**Lesetext:**
+ + +

Flying Turkey

Der Ofen knistert, es ist angenehm warm als wir in die Stube von Oscar eintreten. Durch die Küchentüre gelangen wir in den ‘Garten’. Umgeben von Bretterzäunen, die den ärgsten Wind abhalten, einer flatternden Wäscheleine und einem Recyclingsystem findet sich ein kleines Stück Rasen auf welchem wir unser Zelt aufstellen. Der lange Tag macht sich bemerkbar und wir testen unser Zelt erfolgreich auf Wind, Regen und Ausschlaftauglichkeit.

In der Küche treffen wir am nächsten Tag auf ein Velofahrerpärchen aus Frankreich, die wir bereits in Punta Arenas getroffen haben. News über die Fahrt werden ausgetauscht und wir erhalten wichtige Informationen, die uns etwas aufschrecken lassen. Die Fähren, die uns von El Chalten nach Villa O’Higgins und den Anfang der Careterra Austral bringen, fahren am kommenden Freitag zum letzten Mal…und nicht später, wie wir anderswo gelesen haben. Zum Glück funktioniert das Buschtelefon so gut! Das heisst es gibt eine erste Planänderung. Wir beschliessen das Wandern im Torres del Paine sein zu lassen. Die Entscheidung wird uns etwas vereinfacht, als wir von den sehr vollen Wanderwegen und Campingplätzen hören und sehen wie viele Backpackers sich auf DEN krassen Trek vorbereiten.

+ + +

**Bereitgestelltes Material:**
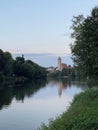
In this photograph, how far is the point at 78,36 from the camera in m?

+ + +

**Aufgabenstellung:**
(1) Entnimm dem Reisebericht wortgetreu den Abschnitt, der mit den Worten „Der Ofen knistert, es“ beginnt und mit „Regen und Ausschlaftauglichkeit.“ endet.
(2) Beantworte die folgenden Fragen zum Reisebericht:
(a) Worauf wird das Zelt im „Garten“ aufgestellt?
(b) Wo war man dem Velofahrerpärchen aus Frankreich schon einmal begegnet?
(c) An welchem Tag fahren die Fähren zum letzten Mal?
(3) Fahre mit dem Reisebericht nach seinem letzten Satz fort.

**Lösungen je Aufgabe:**
(1)
Der Ofen knistert, es ist angenehm warm als wir in die Stube von Oscar eintreten. Durch die Küchentüre gelangen wir in den ‘Garten’. Umgeben von Bretterzäunen, die den ärgsten Wind abhalten, einer flatternden Wäscheleine und einem Recyclingsystem findet sich ein kleines Stück Rasen auf welchem wir unser Zelt aufstellen. Der lange Tag macht sich bemerkbar und wir testen unser Zelt erfolgreich auf Wind, Regen und Ausschlaftauglichkeit.

(2)
(a) Auf einem kleinen Stück Rasen.
(b) In Punta Arenas.
(c) Am kommenden Freitag.

(3)
Puerto Natales, eine farbenfrohe Sache

Puerto Natales, eine farbenfrohe Sache

Corinne verliebt sich sofort in dieses Städtchen, woran das wohl liegen mag?

Corinne verliebt sich sofort in dieses Städtchen, woran das wohl liegen mag?

Stattdessen schlendern wir durch die Strassen und farbigen Häuschen von Puerto Natales, erledigen dies und jenes (ein Paket nach Hause lässt unser Gepäck 3,6kg leichter werden) und fühlen uns wieder sehr wohl in diesem Städtchen. Die Stimmungen mit Wolken, etwas Sonne, dem Meer und den scharf abfallenden Bergen hat etwas fast Mystisches!
Zwei Tage später sitzen wir im Bus nach El Calafate. Über den etwas vom Schnee eingepuderten Pass gelangen wir nach Argentinien und lernen die Vorteile der offenen Grenzen in Europa schätzen. Nach verschiedenen Schlangen, Stempel hier, Zettel da sitzen wir alle wieder im Bus und brettern fünf Stunden durch die Pampa.
El Calafate hat etwas Künstliches: mit vielen Rasensprenklern werden die giftgrün leuchtenden Rasenflächen und Bäume bewässert. Ringsherum sieht die Landschaft sehr trocken aus, scheint fast wüstenartig, ausser dem türkis leuchtenden See gefüllt mit Gletscherwasser.

In der Hauptstrasse reiht sich ein Touranbieter an den anderen, Souvenirgeschäfte und Restaurants füllen die Zwischenräume. Doch es ist alles recht ruhig, der grosse Saisonrummel scheint zum Glück vorbei zu sein.

Wir finden unser Nachtquartier etwas auf einem Hügel erhöht und geniessen von unserem Zimmer eine grandiose Aussicht über den See hinüber zu der Andenkette, deren Gipfel sich noch in den Wolken verstecken.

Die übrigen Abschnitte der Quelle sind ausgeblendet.